Wednesday, May 23, 2018

underwater...


... seriously inundated, is my street. It rained so much today, it is not possible to get through from where my street starts on Macon Road to my house. Probably not surprising when you consider my phone buzzed this morning at 2:34 a.m.,with a warning from the National Weather Service. Notifying about the likelihood of flash-floods in low lying areas, places that historically do not drain well when the rainfall is overwhelming. Remember those aerial photos, possibly taken with drones of what the neighborhoods looked like last summer when Houston was swamped by a hurricane? If we did not live at the top of a hill: that would be us.

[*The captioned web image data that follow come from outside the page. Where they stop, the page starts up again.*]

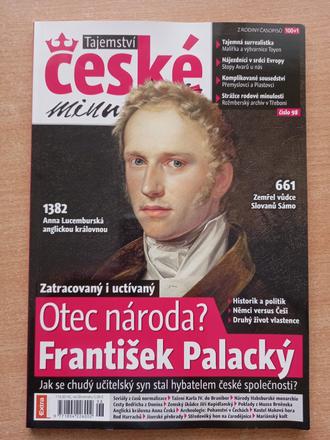 Časopis tajemství české minulosti, 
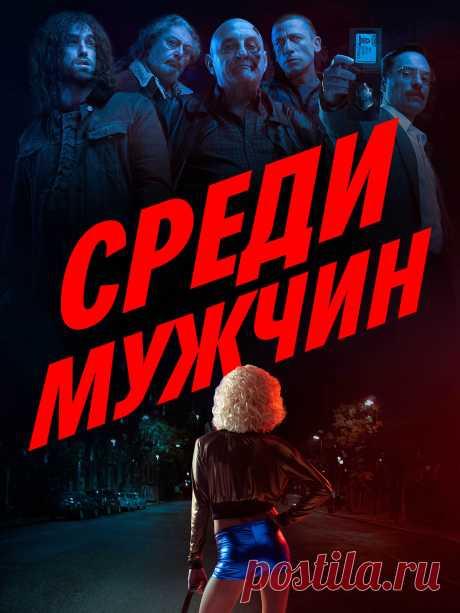 Среди мужчин (4 серии) 2021 - детектив.
   События начинаются в 1990-х годах на криминальных улицах Буэнос-Айреса. Влиятельные мужчины: федеральный судья, сенатор и менеджер крупного банка закатили вечеринку с проституткой и двумя трансвеститами.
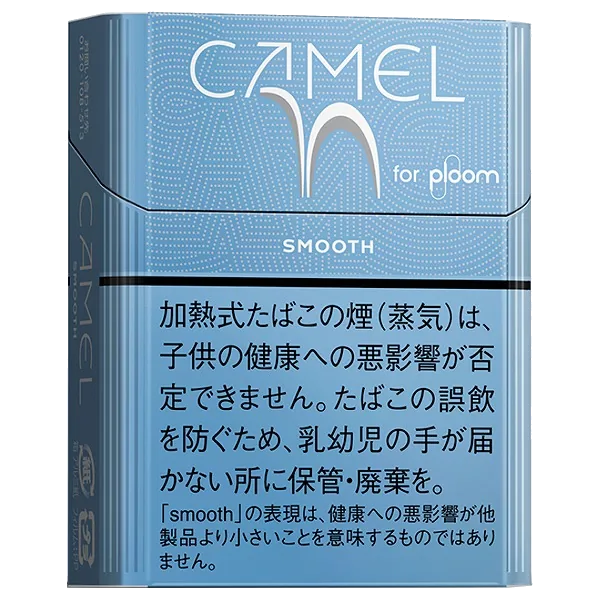 キャメル・スムース・プルーム用 のパッケージ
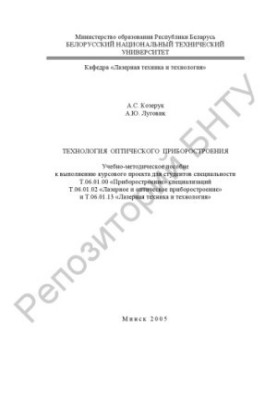 Technology of optical instrumentation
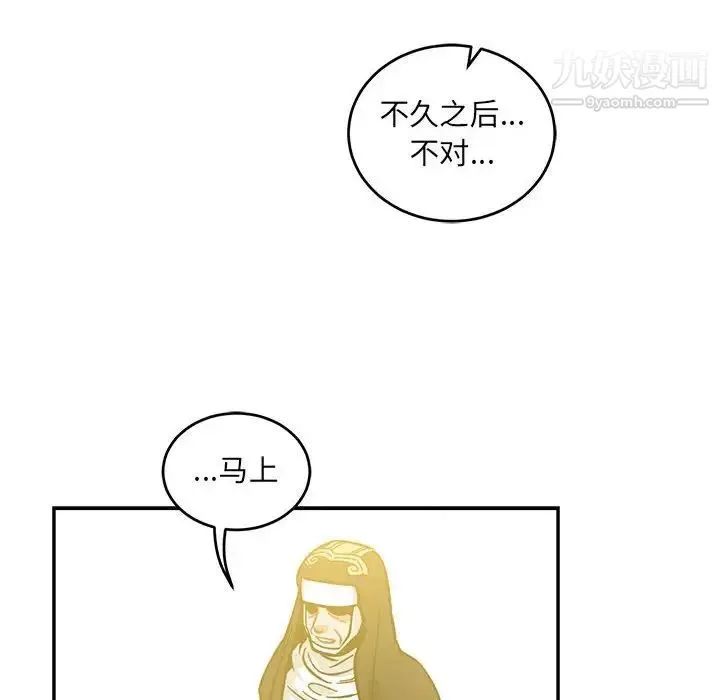 亲爱的你-Liebling！ 第100话 第148页
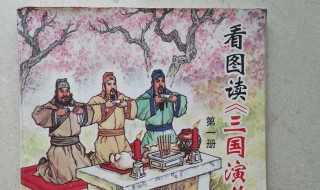 读三国演义的感悟 读完三国的感言介绍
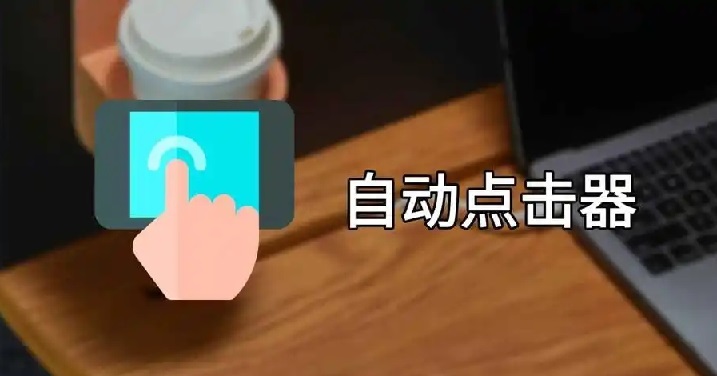 点击器软件下载大全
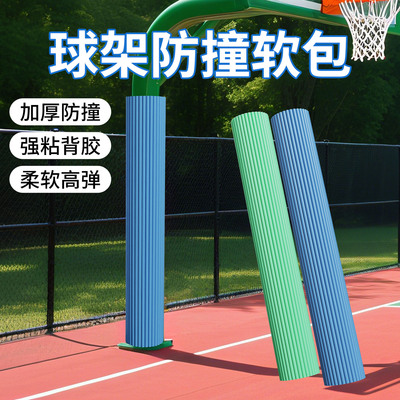 篮球架防撞软包保护套自带背胶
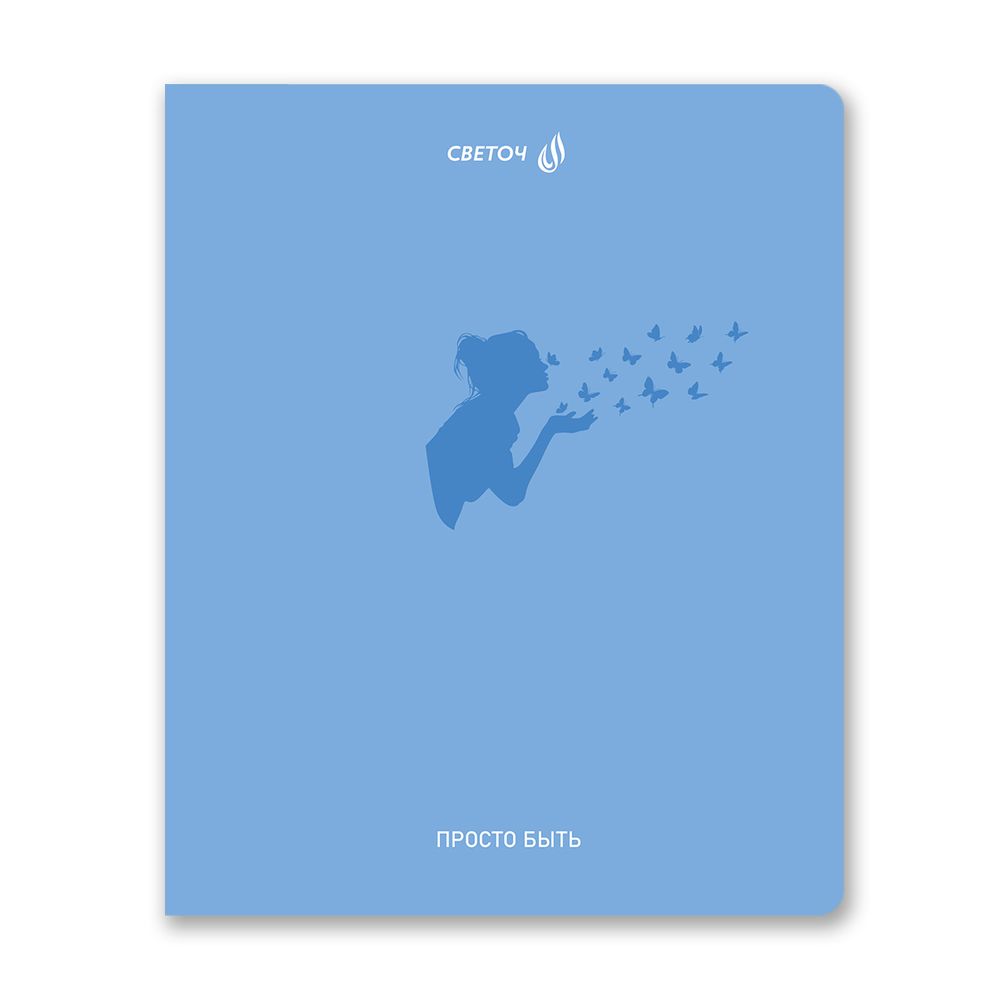 Тетрадь ученическая общая, твин лак, A5 48 л. на скобе 65 г/м², белизна 100% 10 шт клетка, 01512 Ожившие сны, Светоч Т198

One one side of the rural street it is wooded, private property where the creek runs from behind our house, meandering down the hill and under the road. On the other side of the street is a public golf course, where there are several man-made watershed lakes, that impound the water as it flows through. Apparently the lakes got too full from all the excess rainfall, and it would not drain out to go back into the creek as it passes under the four-lane to eventually empty into the Chattahoochee River down near Ft. Benning. This is the third time this has occurred since we have been living in this house, a little less than forty years. Which says to me, that rather than it being what planners call 'a one-hundred-year flood', it happens often enough to occur at ten year intervals.

The Man Who Lives Here apparently thinks I am so dim I would not see the big orange barrels or cones blocking the street, to know it was impassable. Assuming I would simply skirt around the big wooden barricade with red reflective stripes and blissfully go charging down into the waist deep deluge. He had to call me twice while I was driving back from south Georgia to give a report. Once to warn me that there water over the road. And a second time to inform me it was not safe to travel, be prepared for a detour as it was too deep for small vehicles (me!) to safely maneuver.


I was hoping to get home from my travels in time to go and take photos to share. While I was down near the place that is a temporary swamp, another car pulled up. The young man got out and asked how deep it is. I replied that it was too deep for his BMW. He said 'really?' I said it would not be too deep for a large truck with big tires. But I was pretty sure he did not want to have to explain why he drove around the barricades, barrels and cones, only to have to wade out and to call for a tow truck.
If you look closely, right here, near the bottom edge of the photo, you can see the yellow center line painted on the asphalt of the street. Which tells you that the muddy water has been standing on the road long enough for much of the silt to settle to the bottom, there where it is fairly shallow. It flows in from the left side of the picture, from a densely wooded area, with nothing to stop the creek water.  The creek would normally run under the road a bit past that big utility pole, with the public golf course on the right side of the street. There are several lakes, that are meant to hold and slow the flow of water, being 'hazards' for golfers. But as you see, there is a 'water hazard' right out in the middle of the street! The lakes have surely overfilled their normal boundaries, and likely covered the cart paths, as well as some of the greens, closing the course until the bountiful waters recede.